Österreich wirtschaftlich drittgesündestes Land. Österreich ist nach Berechnungen der Allianz Volkswirte hinter Deutschland und Luxemburg das wirtschaftlich drittgesündeste Land in der Eurozone. Die Allianz hat die 17 Staaten der Eurozone auf Basis von 15 quantitativen Indikatoren analysiert. Demnach ist Österreich bei Beschäftigung, Produktivität und Ressourceneffizienz "Europameister".

Österreich ist nach Berechnungen der Allianz Volkswirte hinter Deutschland und Luxemburg das wirtschaftlich drittgesündeste Land in der Eurozone. Die Allianz hat die 17 Staaten der Eurozone auf Basis von 15 quantitativen Indikatoren analysiert. Demnach ist Österreich bei Beschäftigung, Produktivität und Ressourceneffizienz "Europameister".

Auf den vier letzten Plätzen befinden sich Spanien, Portugal, Irland und als Schlusslicht Griechenland. Die nach Deutschland zweitgrößte Euro-Volkswirtschaft Frankreich liegt im Mittelfeld auf Rang acht.

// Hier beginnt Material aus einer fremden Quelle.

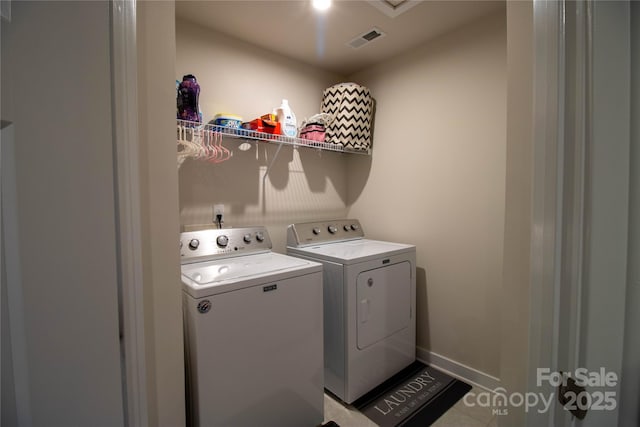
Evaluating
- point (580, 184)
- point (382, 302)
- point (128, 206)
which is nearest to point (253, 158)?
point (382, 302)

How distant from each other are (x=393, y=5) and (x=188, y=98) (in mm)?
1432

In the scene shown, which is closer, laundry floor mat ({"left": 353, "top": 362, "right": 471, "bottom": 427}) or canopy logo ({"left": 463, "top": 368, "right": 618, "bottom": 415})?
canopy logo ({"left": 463, "top": 368, "right": 618, "bottom": 415})

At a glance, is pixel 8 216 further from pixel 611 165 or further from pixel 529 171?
pixel 529 171

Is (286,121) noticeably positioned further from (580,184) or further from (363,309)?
(580,184)

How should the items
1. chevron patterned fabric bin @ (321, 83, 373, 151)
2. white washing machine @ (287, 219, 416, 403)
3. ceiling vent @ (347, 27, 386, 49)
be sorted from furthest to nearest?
1. chevron patterned fabric bin @ (321, 83, 373, 151)
2. ceiling vent @ (347, 27, 386, 49)
3. white washing machine @ (287, 219, 416, 403)

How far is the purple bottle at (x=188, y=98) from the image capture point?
161cm

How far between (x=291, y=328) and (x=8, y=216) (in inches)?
51.6

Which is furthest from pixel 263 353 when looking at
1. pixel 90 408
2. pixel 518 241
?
Result: pixel 518 241

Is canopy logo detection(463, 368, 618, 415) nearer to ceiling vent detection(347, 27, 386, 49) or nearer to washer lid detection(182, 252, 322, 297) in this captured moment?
washer lid detection(182, 252, 322, 297)

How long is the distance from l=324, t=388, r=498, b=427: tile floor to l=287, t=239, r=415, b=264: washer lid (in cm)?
98

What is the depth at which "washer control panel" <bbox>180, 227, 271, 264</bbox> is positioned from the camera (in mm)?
1689

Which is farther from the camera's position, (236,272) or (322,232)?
(322,232)

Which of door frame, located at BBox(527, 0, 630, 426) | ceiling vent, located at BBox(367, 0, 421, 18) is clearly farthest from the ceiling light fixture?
door frame, located at BBox(527, 0, 630, 426)

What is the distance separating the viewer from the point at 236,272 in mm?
1452
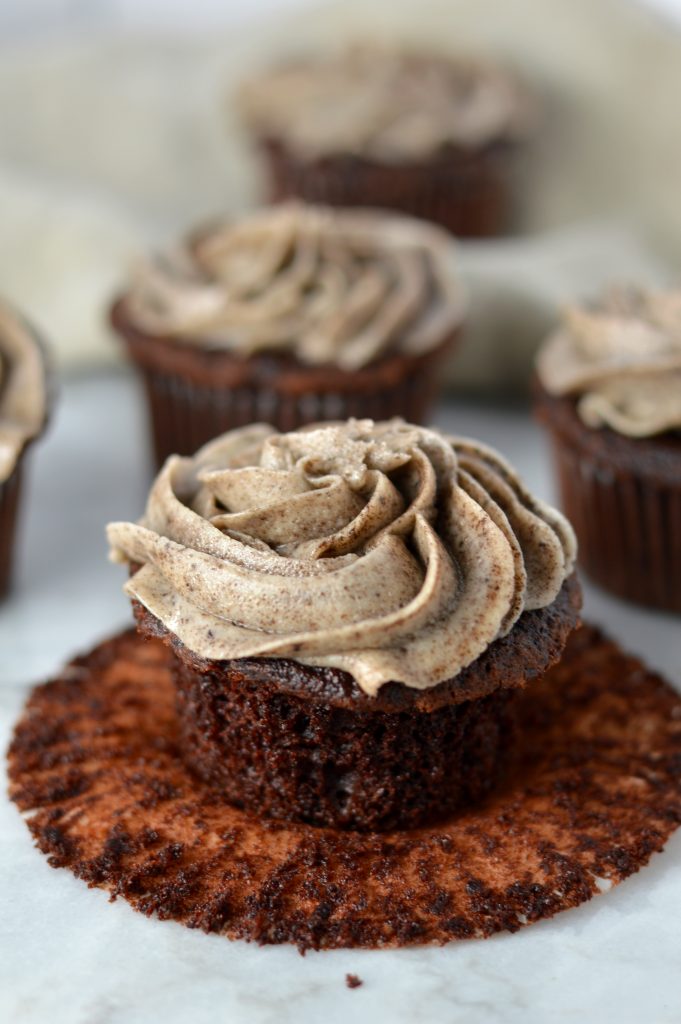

In den Kategorien finanzielle Nachhaltigkeit sowie Verschuldung privater inländischer Sektoren und Nettoauslandsvermögenssituation liegt Österreich auf Platz 4, bei der Wettbewerbsfähigkeit und Inlandsnachfrage auf Platz 2. In der Kategorie Solidität der Staatsfinanzen konnte Österreich Platz 6 halten, Spitzenreiter in dieser Kategorie ist Estland, das erst zu Jahresbeginn dem Euro beigetreten ist, heißt es am Dienstag in einer Aussendung der Allianz.

Allianz-Chefvolkswirt Michael Heise attestiert den Euro-Krisenländern "erste Anpassungserfolge". Es sei aber mehr Zeit nötig, bis die eingeleiteten Strukturreformen griffen. Im Falle Griechenlands warnt er vor einem Schuldenschnitt. Dadurch würde sich die Krise weiter ausbreiten. Demgegenüber halte er das geplante weitere Hilfspaket, flankiert durch eine freiwillige Umschuldung privater Gläubiger und ein strategisches Investitionsprogramm der Europäischen Union, für sinnvoll.